+++ GIVEN ENTRIES +++
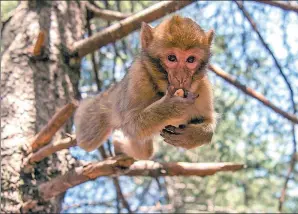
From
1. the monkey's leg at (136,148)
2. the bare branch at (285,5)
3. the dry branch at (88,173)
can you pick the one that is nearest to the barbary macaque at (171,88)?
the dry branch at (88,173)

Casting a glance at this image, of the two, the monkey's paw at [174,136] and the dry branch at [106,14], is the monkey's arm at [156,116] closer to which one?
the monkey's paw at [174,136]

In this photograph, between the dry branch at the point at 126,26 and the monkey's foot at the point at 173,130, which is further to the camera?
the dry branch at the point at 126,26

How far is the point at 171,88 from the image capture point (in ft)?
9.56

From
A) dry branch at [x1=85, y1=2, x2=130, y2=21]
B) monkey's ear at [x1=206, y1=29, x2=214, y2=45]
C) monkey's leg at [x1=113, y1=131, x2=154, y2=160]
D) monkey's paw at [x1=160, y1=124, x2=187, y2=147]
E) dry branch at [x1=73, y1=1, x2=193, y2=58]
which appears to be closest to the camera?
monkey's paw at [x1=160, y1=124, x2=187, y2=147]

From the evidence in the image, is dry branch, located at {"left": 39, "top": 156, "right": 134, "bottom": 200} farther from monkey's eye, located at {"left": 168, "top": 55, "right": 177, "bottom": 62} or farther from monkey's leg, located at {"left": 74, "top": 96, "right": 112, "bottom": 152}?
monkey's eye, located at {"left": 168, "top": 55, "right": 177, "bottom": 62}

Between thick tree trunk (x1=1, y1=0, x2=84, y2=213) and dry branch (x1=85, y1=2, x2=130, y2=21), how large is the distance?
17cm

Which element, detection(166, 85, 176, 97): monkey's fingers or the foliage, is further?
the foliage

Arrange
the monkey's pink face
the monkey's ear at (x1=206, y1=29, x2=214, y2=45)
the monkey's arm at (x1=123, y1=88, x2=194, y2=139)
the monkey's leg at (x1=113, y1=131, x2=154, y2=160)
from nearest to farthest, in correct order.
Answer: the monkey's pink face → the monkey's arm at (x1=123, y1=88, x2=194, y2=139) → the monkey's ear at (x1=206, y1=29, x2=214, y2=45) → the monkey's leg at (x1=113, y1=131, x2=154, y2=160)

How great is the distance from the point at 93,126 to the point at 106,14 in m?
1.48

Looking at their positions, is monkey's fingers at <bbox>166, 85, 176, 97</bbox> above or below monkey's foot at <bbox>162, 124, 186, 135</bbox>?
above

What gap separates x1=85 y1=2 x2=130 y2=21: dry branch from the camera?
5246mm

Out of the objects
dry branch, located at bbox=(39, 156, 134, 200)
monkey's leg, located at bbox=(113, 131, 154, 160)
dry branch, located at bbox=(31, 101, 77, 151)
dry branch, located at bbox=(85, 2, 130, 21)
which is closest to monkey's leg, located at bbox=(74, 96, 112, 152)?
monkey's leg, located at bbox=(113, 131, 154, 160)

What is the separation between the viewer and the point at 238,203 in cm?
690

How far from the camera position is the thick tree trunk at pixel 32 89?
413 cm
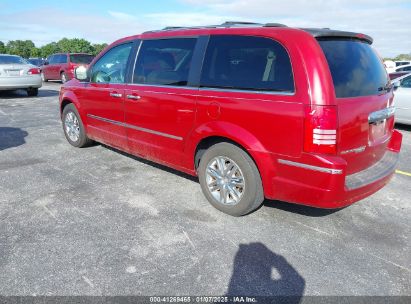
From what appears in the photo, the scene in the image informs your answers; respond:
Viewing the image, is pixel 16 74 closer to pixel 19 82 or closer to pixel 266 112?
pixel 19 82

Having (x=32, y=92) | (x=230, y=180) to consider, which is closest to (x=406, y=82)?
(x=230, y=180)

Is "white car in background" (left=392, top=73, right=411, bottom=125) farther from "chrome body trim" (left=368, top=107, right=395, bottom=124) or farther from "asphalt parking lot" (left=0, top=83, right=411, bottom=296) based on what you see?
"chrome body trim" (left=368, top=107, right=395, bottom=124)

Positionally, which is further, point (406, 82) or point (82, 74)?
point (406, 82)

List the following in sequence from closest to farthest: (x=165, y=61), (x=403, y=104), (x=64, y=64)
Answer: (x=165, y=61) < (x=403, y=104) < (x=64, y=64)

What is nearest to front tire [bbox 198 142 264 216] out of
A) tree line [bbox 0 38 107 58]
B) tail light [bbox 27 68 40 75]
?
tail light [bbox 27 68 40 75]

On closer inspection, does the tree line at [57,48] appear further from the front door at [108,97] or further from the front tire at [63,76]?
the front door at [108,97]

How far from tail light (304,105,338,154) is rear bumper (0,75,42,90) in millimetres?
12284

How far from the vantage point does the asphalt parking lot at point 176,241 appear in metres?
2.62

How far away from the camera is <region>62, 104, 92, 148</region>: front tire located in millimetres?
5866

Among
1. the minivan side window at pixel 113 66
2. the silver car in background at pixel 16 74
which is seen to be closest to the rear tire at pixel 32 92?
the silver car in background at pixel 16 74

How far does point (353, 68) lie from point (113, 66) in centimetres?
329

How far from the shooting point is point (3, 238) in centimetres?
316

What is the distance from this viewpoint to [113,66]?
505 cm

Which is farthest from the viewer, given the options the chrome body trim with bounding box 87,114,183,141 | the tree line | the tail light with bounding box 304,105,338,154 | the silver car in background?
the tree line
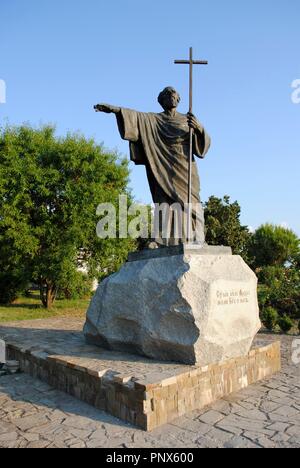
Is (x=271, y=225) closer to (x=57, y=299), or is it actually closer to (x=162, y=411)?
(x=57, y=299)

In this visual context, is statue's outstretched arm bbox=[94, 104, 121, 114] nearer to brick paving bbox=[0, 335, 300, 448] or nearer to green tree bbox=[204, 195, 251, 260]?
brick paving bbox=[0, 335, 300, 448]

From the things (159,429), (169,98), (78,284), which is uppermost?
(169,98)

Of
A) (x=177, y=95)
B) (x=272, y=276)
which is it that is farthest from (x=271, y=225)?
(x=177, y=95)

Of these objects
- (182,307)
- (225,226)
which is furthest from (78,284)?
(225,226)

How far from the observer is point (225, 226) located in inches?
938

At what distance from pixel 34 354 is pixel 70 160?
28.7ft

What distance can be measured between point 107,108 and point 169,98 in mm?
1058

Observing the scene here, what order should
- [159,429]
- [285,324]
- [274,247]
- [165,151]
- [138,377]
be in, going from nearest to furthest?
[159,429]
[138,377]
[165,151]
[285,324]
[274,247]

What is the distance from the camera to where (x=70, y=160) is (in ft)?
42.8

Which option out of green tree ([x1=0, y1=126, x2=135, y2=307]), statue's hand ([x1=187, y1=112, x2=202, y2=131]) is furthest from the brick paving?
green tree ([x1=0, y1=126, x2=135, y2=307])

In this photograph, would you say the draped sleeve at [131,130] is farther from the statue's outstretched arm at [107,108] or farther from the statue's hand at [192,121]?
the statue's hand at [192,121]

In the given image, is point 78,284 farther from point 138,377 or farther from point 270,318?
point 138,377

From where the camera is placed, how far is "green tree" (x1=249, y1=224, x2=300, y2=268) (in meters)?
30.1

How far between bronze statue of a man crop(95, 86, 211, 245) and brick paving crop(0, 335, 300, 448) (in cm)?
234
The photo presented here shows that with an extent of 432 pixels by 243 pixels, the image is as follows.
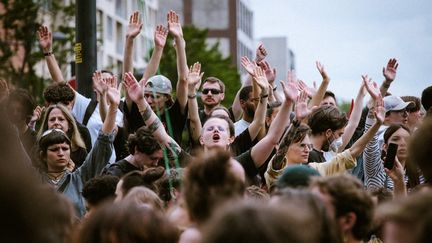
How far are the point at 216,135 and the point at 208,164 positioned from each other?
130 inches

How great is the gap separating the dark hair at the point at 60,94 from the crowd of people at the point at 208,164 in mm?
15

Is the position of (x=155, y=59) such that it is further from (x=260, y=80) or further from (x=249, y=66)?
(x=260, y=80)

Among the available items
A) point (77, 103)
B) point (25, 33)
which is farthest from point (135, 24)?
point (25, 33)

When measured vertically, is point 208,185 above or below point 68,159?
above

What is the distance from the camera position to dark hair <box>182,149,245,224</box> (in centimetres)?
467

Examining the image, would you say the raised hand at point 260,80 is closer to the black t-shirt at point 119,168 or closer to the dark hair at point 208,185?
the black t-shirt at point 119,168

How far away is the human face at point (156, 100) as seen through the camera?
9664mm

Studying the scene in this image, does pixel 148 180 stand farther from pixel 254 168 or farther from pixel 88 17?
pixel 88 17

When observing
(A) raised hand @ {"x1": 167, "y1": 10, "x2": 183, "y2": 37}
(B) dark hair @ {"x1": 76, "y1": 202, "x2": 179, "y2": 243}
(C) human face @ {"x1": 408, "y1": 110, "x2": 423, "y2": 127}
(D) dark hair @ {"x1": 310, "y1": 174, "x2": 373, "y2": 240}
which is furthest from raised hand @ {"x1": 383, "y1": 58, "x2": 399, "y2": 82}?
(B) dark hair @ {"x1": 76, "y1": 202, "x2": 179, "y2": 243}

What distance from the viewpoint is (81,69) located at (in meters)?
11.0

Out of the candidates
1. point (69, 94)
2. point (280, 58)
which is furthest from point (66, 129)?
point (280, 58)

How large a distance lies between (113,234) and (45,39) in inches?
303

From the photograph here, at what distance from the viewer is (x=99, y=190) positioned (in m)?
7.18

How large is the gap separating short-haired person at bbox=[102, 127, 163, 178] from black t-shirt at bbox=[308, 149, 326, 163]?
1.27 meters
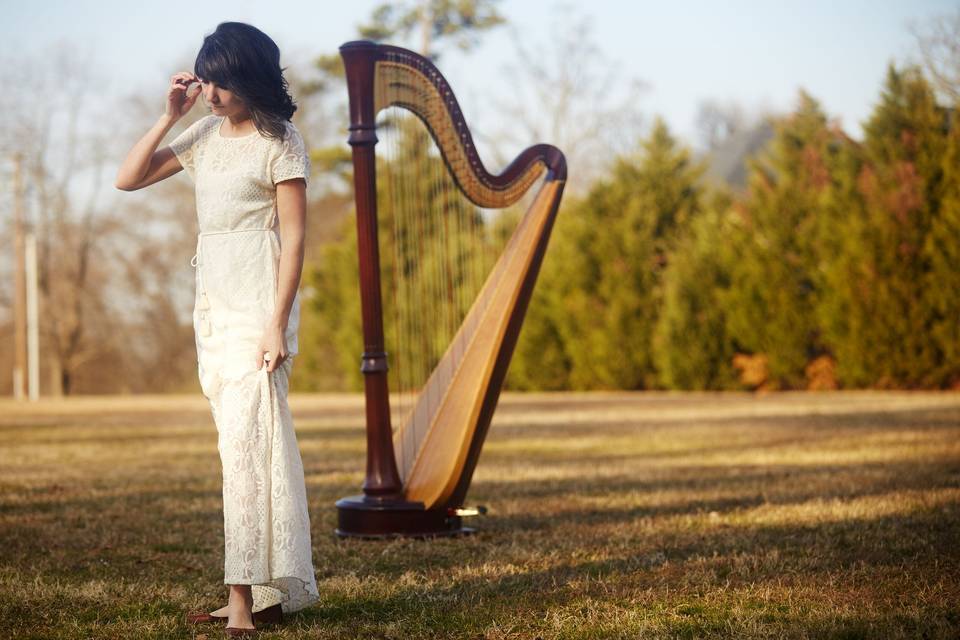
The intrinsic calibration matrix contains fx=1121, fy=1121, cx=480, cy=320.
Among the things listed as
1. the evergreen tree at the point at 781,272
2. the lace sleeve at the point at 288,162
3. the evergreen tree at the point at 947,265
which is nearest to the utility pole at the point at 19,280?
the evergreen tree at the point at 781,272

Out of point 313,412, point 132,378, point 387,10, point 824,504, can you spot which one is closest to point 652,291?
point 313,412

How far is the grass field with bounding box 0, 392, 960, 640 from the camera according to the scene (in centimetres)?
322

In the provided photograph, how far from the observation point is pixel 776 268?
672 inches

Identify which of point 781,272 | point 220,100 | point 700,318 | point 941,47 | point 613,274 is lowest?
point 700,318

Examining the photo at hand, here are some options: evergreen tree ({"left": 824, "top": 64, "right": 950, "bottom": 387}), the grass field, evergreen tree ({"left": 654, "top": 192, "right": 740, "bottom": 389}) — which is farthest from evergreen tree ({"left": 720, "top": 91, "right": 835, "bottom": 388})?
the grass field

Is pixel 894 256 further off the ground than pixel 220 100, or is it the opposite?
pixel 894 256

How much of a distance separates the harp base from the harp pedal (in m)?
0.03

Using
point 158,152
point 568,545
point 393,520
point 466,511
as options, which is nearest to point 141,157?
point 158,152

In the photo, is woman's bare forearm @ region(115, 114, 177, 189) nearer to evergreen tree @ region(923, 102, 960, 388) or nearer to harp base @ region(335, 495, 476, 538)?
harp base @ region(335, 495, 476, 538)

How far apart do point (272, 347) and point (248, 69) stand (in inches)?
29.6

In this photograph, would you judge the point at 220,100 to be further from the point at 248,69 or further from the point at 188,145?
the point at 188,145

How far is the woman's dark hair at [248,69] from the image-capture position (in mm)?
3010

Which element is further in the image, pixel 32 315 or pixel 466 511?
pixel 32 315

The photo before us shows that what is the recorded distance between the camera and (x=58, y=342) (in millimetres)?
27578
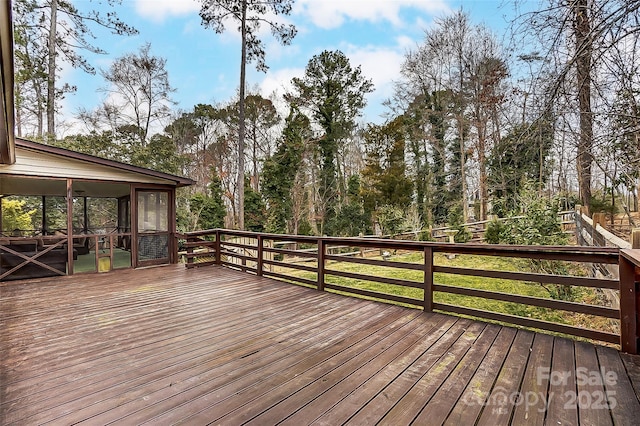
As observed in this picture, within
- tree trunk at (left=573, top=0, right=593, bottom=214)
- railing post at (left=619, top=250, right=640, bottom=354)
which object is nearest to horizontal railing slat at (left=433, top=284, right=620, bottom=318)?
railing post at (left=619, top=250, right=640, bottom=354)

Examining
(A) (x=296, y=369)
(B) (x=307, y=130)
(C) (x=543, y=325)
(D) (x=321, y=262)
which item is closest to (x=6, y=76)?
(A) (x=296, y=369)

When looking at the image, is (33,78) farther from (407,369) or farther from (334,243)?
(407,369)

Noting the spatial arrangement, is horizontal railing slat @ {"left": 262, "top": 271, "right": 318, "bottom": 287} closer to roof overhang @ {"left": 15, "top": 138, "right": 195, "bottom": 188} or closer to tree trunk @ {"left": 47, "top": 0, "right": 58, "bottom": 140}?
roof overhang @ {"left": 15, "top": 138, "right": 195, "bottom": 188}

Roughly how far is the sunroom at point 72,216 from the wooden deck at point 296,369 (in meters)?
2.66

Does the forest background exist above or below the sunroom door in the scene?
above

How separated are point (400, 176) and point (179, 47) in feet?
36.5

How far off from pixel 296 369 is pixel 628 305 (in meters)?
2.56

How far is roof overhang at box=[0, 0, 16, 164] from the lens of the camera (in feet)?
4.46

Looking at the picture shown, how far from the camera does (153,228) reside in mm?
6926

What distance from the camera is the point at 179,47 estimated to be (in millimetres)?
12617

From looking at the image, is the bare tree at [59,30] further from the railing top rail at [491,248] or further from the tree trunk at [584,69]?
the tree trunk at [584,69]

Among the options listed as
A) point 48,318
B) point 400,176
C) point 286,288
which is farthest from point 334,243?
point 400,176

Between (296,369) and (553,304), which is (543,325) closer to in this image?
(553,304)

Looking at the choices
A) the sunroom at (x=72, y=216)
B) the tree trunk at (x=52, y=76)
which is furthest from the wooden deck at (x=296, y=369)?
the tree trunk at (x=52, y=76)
+++
▸ TASK PROMPT:
Revise the lines from the one with "Among the options listed as" through the end of the records, putting "most distant" in place of "farthest" and changing nothing else. Return only those lines.

▸ FULL ANSWER:
Among the options listed as
A) point 48,318
B) point 400,176
C) point 286,288
which is most distant from point 334,243?
point 400,176

Between (296,369) and (553,304), which is (543,325) closer to in this image?
(553,304)

Looking at the choices
A) the sunroom at (x=72, y=216)
B) the tree trunk at (x=52, y=76)
which is furthest from the wooden deck at (x=296, y=369)?
the tree trunk at (x=52, y=76)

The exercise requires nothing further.